_Work to do_: Return, word for word, the stretch of the entries from the line containing "Segment every instance" through the line containing "478V461L261 457L252 436H231L227", with both of those lines included. Leave the pictures out of your answer.

_Data for this exercise_:
☆ ☆ ☆
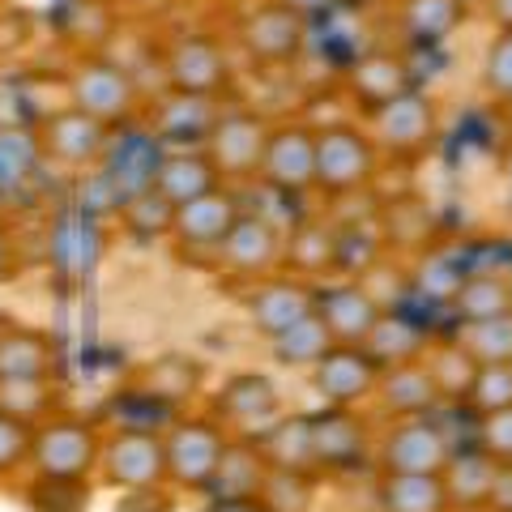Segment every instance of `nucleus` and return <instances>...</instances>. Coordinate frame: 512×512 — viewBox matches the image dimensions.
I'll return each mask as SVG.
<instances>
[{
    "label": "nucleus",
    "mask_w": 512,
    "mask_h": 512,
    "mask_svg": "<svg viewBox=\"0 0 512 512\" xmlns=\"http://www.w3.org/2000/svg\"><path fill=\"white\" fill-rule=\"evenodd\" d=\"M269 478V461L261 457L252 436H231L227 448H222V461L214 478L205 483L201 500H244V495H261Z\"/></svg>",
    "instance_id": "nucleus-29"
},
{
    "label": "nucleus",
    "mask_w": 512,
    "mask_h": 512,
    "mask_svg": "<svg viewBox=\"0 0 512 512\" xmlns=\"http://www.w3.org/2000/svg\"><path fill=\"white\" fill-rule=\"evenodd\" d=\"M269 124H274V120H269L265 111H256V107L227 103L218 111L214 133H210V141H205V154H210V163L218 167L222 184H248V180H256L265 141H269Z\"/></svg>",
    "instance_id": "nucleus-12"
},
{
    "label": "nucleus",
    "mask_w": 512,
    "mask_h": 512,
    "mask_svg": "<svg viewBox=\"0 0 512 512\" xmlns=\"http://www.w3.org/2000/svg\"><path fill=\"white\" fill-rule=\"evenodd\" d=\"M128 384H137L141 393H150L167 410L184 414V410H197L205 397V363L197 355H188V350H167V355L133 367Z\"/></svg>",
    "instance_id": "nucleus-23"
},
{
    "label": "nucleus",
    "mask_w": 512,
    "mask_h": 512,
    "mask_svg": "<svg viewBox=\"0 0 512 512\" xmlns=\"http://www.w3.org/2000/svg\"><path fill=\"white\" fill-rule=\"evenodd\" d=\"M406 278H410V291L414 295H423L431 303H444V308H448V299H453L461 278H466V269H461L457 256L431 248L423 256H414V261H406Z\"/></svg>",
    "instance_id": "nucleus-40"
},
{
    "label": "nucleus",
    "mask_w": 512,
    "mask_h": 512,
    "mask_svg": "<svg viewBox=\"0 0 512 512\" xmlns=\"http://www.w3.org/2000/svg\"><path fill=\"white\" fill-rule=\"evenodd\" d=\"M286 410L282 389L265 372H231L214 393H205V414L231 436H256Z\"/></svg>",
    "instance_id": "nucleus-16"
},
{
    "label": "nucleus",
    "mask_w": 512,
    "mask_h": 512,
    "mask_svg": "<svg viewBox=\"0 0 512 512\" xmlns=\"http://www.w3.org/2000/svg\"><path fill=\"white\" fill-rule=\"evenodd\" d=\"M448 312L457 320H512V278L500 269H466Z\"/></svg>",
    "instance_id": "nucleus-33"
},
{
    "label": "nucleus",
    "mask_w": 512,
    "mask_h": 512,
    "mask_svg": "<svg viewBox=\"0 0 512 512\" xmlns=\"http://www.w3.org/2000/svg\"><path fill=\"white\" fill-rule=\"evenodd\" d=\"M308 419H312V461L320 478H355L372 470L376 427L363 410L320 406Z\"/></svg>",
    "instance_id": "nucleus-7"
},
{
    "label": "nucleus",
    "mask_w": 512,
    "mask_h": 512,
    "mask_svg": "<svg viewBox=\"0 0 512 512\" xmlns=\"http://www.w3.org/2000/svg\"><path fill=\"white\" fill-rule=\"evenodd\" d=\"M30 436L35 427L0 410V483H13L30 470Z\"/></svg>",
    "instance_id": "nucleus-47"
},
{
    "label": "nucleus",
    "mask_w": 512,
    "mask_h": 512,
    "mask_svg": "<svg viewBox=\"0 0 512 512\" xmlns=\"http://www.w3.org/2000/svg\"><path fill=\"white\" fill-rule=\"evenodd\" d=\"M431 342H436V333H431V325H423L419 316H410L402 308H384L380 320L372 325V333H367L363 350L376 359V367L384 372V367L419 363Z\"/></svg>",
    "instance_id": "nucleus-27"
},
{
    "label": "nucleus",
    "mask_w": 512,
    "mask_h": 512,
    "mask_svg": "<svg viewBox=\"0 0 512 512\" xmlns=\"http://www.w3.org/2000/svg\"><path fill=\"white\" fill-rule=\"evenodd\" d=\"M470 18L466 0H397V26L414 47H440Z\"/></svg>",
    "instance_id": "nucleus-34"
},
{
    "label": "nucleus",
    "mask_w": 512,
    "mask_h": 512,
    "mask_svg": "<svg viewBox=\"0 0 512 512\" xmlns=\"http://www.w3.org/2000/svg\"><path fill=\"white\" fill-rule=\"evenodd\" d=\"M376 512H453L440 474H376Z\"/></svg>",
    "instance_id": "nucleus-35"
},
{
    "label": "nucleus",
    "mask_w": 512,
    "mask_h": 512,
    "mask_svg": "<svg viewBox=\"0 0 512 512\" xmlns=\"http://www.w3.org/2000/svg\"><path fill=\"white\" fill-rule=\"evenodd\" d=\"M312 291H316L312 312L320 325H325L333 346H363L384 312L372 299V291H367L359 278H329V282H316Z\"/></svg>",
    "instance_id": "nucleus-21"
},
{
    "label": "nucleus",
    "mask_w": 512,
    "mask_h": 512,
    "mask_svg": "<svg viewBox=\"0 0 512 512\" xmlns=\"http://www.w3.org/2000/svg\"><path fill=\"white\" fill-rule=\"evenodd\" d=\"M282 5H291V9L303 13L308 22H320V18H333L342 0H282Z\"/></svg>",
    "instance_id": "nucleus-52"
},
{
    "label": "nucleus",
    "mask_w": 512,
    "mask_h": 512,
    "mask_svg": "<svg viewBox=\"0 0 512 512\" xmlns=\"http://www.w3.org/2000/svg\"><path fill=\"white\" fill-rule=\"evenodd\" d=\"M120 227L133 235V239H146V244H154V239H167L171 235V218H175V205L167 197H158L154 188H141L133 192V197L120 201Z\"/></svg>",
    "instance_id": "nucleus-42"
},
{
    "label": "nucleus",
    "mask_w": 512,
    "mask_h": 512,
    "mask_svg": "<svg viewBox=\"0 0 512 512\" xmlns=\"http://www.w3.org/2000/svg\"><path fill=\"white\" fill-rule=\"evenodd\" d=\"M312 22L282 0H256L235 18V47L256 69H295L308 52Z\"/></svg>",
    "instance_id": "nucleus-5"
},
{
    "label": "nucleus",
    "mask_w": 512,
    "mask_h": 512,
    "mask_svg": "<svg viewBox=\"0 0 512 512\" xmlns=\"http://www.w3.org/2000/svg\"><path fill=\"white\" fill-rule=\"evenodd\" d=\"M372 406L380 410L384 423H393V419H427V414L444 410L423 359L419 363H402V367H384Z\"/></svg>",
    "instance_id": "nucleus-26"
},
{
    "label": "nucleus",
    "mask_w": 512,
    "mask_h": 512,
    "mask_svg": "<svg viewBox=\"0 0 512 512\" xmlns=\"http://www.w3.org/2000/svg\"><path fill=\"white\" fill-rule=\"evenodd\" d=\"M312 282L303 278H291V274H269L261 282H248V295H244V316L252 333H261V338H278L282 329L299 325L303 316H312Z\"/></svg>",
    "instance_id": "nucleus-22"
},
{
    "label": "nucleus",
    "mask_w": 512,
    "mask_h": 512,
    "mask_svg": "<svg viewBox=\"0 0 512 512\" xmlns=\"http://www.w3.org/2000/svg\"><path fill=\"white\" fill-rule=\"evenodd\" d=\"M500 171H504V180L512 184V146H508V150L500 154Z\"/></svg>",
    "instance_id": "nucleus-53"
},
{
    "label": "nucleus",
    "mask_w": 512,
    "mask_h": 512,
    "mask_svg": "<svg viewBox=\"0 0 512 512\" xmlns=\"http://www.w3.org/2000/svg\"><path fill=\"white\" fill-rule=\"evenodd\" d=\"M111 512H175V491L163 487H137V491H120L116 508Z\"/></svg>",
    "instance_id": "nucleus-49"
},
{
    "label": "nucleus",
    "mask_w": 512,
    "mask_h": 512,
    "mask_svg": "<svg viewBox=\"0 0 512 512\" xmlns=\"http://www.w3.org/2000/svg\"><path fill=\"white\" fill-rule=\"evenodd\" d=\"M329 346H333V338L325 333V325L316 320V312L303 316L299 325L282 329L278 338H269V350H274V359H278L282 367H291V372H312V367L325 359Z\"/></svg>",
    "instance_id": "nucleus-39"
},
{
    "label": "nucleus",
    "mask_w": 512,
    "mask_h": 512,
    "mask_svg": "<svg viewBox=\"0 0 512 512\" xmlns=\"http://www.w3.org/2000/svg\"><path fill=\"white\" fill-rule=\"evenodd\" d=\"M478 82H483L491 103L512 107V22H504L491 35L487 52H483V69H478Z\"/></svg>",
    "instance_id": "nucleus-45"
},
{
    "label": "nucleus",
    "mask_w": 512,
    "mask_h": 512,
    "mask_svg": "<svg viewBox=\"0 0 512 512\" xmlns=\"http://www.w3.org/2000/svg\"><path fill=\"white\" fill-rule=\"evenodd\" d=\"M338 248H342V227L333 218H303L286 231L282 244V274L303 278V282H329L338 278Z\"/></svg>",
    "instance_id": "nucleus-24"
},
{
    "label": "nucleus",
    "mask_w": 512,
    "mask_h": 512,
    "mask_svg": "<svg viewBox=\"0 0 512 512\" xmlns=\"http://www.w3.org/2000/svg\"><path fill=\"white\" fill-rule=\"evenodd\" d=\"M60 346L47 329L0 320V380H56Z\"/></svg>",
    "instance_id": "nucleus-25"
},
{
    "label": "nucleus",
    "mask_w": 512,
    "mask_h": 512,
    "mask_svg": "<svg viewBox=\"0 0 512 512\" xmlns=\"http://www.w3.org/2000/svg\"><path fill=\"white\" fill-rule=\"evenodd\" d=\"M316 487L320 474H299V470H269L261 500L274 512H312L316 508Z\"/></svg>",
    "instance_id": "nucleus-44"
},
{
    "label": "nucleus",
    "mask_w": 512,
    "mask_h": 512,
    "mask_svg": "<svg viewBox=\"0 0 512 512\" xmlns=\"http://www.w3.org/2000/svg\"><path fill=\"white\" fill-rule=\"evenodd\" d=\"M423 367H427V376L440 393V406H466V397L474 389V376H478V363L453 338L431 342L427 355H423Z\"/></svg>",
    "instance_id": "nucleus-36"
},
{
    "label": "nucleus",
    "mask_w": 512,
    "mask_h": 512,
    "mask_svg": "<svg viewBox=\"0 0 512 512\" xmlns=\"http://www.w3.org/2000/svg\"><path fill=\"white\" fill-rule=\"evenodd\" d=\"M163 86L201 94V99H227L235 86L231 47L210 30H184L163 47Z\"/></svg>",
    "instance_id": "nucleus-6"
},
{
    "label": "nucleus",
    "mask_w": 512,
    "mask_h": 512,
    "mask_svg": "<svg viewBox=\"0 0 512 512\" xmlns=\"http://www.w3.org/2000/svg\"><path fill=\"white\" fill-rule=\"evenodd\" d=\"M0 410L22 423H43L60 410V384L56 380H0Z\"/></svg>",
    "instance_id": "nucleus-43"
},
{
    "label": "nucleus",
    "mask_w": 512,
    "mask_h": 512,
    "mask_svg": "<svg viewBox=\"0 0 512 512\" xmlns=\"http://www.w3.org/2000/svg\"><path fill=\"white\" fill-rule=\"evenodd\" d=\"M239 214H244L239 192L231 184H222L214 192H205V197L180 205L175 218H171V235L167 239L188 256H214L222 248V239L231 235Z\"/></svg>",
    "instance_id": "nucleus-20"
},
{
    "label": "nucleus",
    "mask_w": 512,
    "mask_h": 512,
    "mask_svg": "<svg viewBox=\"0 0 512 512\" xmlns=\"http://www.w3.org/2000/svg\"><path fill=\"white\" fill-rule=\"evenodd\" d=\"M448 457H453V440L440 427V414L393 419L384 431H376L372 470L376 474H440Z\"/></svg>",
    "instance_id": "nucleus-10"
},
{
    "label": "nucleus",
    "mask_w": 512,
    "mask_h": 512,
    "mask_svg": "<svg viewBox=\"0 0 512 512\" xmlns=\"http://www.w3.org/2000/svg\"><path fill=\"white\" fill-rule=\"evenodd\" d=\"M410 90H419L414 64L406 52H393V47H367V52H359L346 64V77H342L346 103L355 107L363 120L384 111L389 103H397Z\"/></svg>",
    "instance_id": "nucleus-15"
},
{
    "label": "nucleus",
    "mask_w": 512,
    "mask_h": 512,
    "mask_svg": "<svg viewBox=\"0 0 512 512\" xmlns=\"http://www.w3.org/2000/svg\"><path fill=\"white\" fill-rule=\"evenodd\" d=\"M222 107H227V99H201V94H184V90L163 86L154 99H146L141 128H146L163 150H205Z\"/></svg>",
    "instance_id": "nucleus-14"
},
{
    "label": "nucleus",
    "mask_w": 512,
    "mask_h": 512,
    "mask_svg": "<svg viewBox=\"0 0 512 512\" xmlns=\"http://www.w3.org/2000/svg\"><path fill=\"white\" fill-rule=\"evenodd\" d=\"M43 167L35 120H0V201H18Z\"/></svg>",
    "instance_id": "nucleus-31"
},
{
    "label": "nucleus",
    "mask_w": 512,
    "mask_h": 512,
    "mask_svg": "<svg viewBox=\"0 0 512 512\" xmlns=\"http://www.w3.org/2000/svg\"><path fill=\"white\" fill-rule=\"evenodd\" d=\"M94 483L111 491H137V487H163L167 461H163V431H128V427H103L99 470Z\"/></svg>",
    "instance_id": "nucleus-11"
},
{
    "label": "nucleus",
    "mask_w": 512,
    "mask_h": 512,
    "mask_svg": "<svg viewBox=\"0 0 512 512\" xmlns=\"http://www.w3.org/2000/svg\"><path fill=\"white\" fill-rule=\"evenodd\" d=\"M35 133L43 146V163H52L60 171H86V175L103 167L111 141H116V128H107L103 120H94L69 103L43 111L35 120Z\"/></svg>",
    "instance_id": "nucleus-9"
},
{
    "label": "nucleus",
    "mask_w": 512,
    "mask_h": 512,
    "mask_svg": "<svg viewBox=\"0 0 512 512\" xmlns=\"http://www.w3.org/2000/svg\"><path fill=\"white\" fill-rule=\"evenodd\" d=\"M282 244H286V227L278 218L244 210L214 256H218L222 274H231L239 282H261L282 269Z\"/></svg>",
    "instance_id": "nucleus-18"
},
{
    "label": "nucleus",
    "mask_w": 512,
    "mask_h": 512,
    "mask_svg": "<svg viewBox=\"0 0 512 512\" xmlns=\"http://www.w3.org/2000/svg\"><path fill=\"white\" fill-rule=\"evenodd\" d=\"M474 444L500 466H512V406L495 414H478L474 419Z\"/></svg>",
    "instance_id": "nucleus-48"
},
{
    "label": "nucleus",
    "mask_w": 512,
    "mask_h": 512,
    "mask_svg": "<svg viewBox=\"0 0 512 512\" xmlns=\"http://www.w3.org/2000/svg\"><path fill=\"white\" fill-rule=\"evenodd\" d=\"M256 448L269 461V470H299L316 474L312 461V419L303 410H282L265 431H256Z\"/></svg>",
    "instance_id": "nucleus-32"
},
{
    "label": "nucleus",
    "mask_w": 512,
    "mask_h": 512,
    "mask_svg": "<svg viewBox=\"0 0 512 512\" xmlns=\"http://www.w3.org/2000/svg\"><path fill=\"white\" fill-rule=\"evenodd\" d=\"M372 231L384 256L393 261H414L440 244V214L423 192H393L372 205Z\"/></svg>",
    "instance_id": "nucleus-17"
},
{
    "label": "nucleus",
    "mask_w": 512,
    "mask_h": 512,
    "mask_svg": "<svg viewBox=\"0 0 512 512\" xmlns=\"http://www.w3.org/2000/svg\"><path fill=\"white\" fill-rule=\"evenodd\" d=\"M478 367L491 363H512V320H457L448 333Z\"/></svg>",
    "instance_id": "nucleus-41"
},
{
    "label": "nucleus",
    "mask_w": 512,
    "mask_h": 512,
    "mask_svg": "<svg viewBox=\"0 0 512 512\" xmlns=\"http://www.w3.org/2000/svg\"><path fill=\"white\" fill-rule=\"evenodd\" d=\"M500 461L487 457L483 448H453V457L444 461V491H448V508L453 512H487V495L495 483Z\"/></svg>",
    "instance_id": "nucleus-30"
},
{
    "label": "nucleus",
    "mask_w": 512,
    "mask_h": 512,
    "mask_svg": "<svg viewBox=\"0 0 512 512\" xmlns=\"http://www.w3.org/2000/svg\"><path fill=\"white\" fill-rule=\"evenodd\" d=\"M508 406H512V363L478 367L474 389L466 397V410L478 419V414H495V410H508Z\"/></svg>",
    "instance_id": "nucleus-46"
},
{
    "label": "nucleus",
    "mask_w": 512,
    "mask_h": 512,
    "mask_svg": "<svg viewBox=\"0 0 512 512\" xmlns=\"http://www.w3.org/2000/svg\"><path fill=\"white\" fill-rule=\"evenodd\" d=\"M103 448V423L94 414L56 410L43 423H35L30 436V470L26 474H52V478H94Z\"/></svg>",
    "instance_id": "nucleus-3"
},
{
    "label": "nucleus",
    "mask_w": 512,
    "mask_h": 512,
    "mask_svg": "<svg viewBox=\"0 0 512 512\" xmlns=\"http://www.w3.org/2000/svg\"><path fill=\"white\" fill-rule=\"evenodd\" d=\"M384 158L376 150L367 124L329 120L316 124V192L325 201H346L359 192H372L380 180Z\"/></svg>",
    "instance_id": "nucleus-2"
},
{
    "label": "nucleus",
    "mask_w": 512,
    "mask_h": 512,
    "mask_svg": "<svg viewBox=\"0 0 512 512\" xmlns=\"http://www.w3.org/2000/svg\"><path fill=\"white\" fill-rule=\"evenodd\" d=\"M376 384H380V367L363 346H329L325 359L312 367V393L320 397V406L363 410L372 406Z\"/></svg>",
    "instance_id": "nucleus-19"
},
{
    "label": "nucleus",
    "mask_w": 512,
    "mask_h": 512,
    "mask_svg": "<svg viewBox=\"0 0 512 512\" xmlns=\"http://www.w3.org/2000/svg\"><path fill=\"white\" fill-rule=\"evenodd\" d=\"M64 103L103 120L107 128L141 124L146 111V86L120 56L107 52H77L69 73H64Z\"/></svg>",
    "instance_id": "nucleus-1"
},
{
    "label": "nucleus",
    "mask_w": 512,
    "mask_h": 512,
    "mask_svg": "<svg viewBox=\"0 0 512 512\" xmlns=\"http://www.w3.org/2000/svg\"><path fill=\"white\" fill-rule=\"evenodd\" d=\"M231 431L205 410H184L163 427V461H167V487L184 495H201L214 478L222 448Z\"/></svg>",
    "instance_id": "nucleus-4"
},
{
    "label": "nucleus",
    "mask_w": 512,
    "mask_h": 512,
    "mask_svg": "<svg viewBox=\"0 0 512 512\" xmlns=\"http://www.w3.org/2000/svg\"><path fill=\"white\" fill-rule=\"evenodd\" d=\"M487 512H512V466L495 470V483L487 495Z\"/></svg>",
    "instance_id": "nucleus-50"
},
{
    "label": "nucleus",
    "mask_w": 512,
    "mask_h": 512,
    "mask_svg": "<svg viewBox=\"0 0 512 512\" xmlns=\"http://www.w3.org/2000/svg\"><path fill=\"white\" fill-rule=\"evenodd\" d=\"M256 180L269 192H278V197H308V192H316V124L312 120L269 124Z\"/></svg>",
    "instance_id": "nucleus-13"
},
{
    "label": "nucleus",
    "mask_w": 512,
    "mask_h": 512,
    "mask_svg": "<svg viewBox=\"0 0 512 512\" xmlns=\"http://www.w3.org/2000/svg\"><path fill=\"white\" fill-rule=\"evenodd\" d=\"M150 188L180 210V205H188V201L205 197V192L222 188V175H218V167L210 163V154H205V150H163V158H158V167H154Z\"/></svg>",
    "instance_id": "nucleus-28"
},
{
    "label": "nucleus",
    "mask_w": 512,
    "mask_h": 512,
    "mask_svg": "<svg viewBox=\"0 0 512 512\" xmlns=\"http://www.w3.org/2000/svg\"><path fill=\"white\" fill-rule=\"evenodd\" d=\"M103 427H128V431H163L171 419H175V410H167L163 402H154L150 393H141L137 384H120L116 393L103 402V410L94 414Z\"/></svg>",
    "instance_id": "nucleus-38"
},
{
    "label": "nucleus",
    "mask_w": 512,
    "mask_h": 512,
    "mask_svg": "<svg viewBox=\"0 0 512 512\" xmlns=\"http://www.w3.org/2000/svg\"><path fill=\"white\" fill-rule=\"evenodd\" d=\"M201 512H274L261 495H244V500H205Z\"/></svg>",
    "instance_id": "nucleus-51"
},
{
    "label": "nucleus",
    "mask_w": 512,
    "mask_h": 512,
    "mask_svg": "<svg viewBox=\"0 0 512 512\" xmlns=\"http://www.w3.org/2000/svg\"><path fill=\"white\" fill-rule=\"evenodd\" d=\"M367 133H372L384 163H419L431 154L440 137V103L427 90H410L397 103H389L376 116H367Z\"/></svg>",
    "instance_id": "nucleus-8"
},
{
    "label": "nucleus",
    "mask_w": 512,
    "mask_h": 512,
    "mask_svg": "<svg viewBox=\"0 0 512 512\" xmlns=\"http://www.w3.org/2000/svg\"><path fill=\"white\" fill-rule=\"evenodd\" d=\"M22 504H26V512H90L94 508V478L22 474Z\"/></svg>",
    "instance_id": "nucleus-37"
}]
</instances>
☆ ☆ ☆
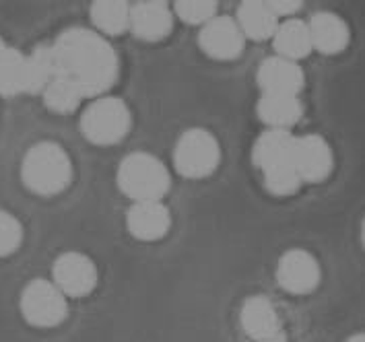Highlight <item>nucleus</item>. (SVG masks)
☆ ☆ ☆
_Result for this exercise_:
Segment every instance of `nucleus` and return <instances>...</instances>. Coordinate frame: 512×512 — viewBox matches the image dimensions.
I'll return each mask as SVG.
<instances>
[{
    "label": "nucleus",
    "mask_w": 512,
    "mask_h": 512,
    "mask_svg": "<svg viewBox=\"0 0 512 512\" xmlns=\"http://www.w3.org/2000/svg\"><path fill=\"white\" fill-rule=\"evenodd\" d=\"M269 478V461L261 457L252 436H231L227 448H222V461L214 478L205 483L201 500H244V495H261Z\"/></svg>",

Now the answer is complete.